TASK DESCRIPTION →
State whether each statement agrees with the MLOps article, answering yes or no and quoting the deciding words of the article: (a) Traditional version control methods of software development are enough for reproducing or auditing machine learning models. (b) MLOps combines DevOps and data engineering with machine learning. (c) Every machine learning model that is developed eventually reaches production.

EXERCISE TEXT →
"""
Machine Learning Operations

Scaling machine learning models

10 min readMay 15, 2021

Introduction to MLOps

Machine Learning Operations (MLOps) is a term that is used to define best practices for Machine learning developments and deployments, increasing model accuracy meanwhile decreasing lifecycle time. MLOps establishes the standard for the delivery of high-performance AI models in production for real-life deployments. As such, it aims to address ML model deployment challenges at the production level in the manner of well-defined technological collaboration. As organizations are heavily interested in integrating machine learning systems, understanding MLOps is more valuable than ever. This article covers the essential knowledge behind MLOps, their implementations, and their impacts.

Machine learning deployments

There are several challenges when it comes to introducing machine learning deployments in real-world applications. Many ML models that are developed never make it to production. Some ML models also require extended delivery time. MLOps is the key to address these challenges, including:

Making machine learning collaborative: Developing machine learning code and model truly collaborative is one of the common machine learning challenges. MLOps is the key to producing a machine learning model visible from data extraction to their deployments and monitoring.
Reproducibility of machine learning models: Reproducing or auditing machine learning models is another challenge that can not be served by traditional version control methods of software development. Machine learning requires versioning training-related artifacts such as data, parameters, as well as metadata.
Machine learning as a continuous process: Machine learning has to be a continuous process based on the end application and dynamic data. Being continuous, retraining a machine learning model becomes a simple task that yields higher returns.
Testing, deploying, and maintaining ML systems: Some fundamental disconnects need to be addressed to put ML models into production. MLOps combines DevOps and data engineering with machine learning to better implement and sustain an ML system in production.

Machine learning lifecycle & need for MLOps:

Understanding the machine learning lifecycle can provide better clarity for the need of MLOps for higher deployments. To start, machine learning requires a handful of operations in the lifecycle, including business objectives, data engineering (data acquisition), data science (architecting & developing models), and DevOps (deployment).
"""
SOURCE INFORMATION →
"""
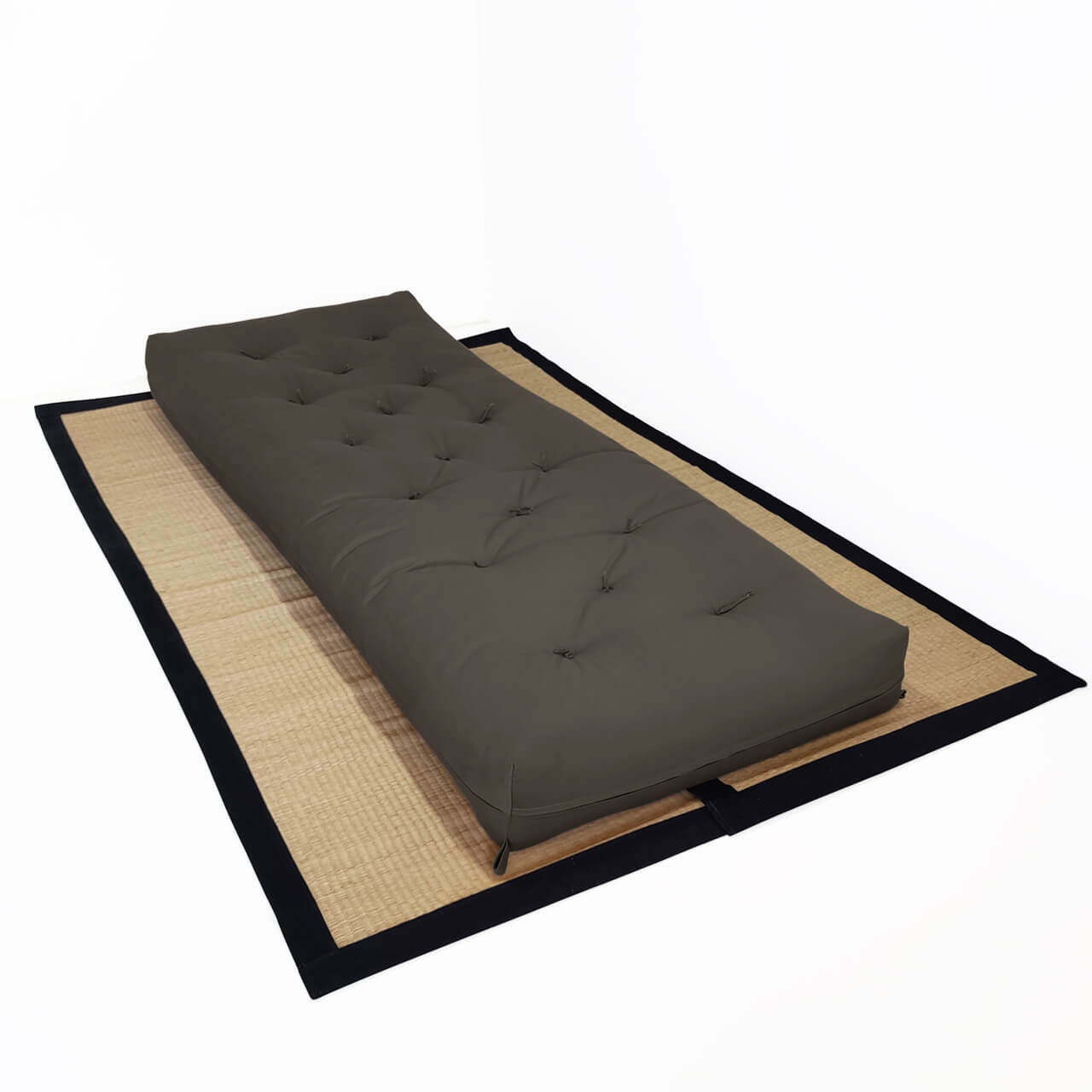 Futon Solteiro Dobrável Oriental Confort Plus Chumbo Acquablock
"""
"""
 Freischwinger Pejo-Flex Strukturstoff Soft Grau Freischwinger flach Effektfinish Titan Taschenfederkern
"""
"""
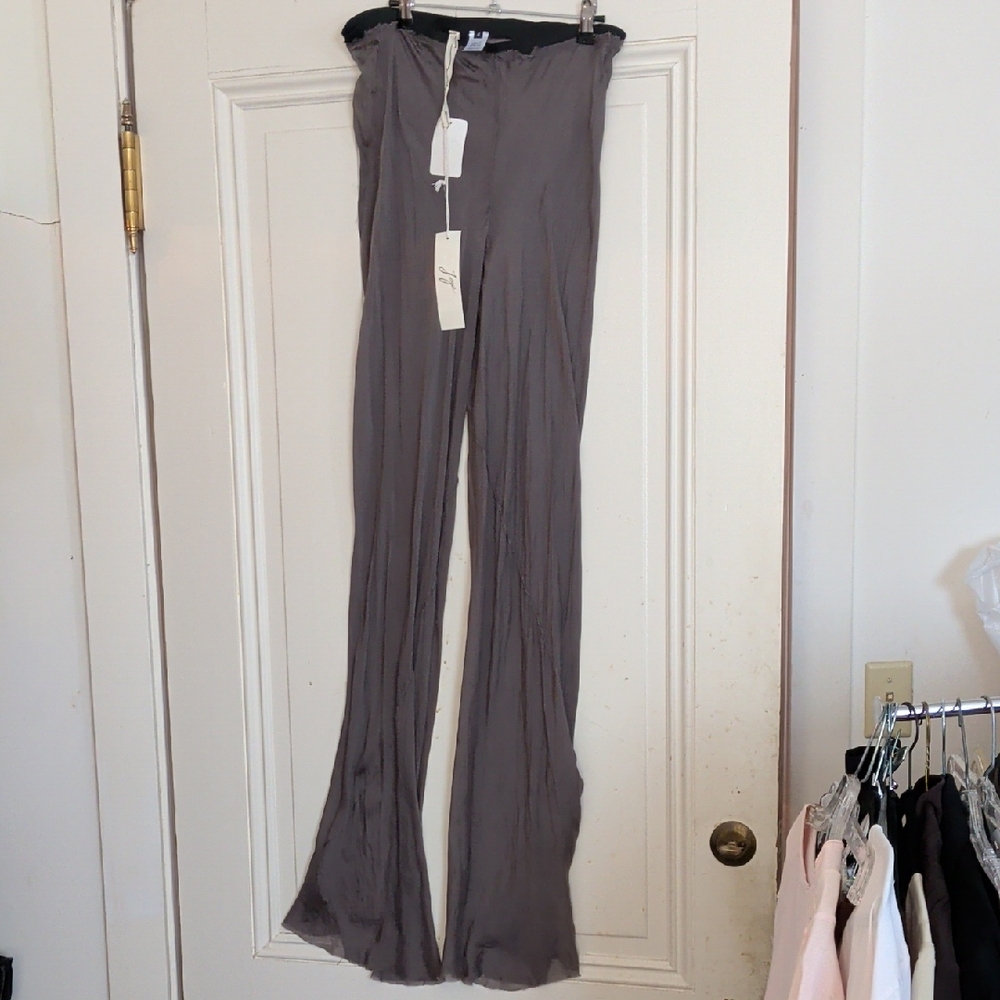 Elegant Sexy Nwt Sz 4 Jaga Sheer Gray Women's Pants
"""
COMPLETED TASK →
(a) No: "Reproducing or auditing machine learning models is another challenge that can not be served by traditional version control methods of software development."
(b) Yes: "MLOps combines DevOps and data engineering with machine learning to better implement and sustain an ML system in production."
(c) No: "Many ML models that are developed never make it to production."